TASK TO CARRY OUT:
In the entries below, repeat only the lines between those holding "Elcykelproduktionen i Varberg" and "Le Pont des", inclusive. Leave pictures out.

WORKING DATA:
··········

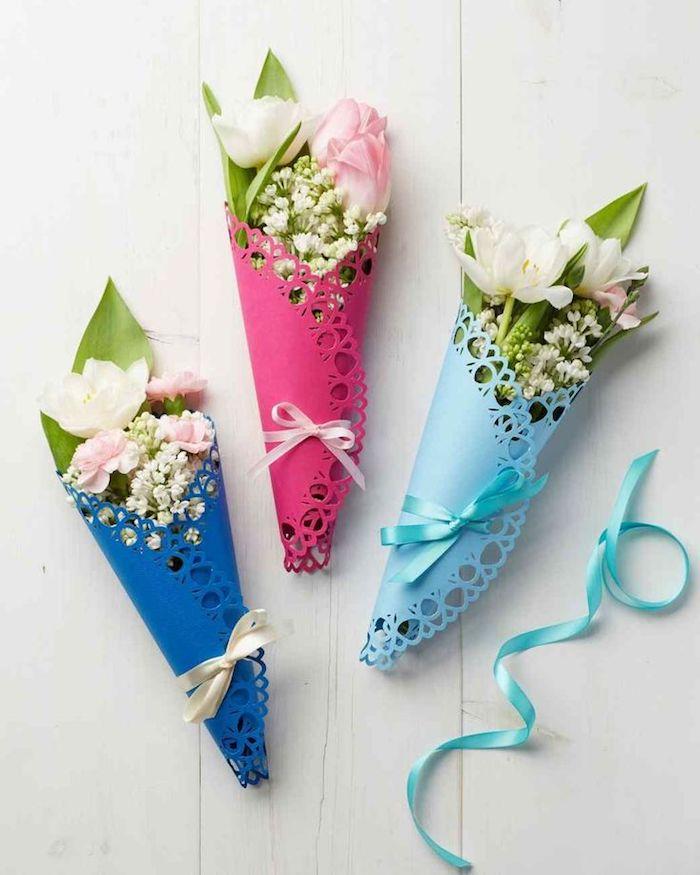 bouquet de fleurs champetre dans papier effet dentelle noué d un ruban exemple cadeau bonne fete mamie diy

··········

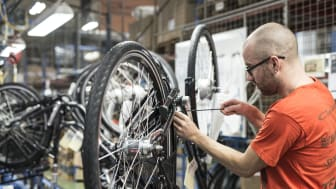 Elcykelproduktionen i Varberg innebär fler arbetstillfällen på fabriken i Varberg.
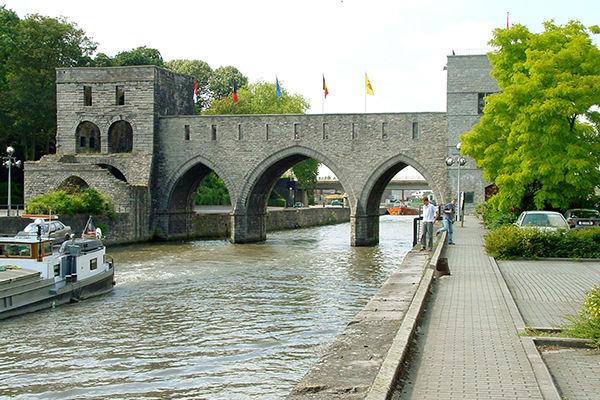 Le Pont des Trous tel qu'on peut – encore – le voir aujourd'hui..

··········

ANSWER SPACE:
 Elcykelproduktionen i Varberg innebär fler arbetstillfällen på fabriken i Varberg.
 Le Pont des Trous tel qu'on peut – encore – le voir aujourd'hui..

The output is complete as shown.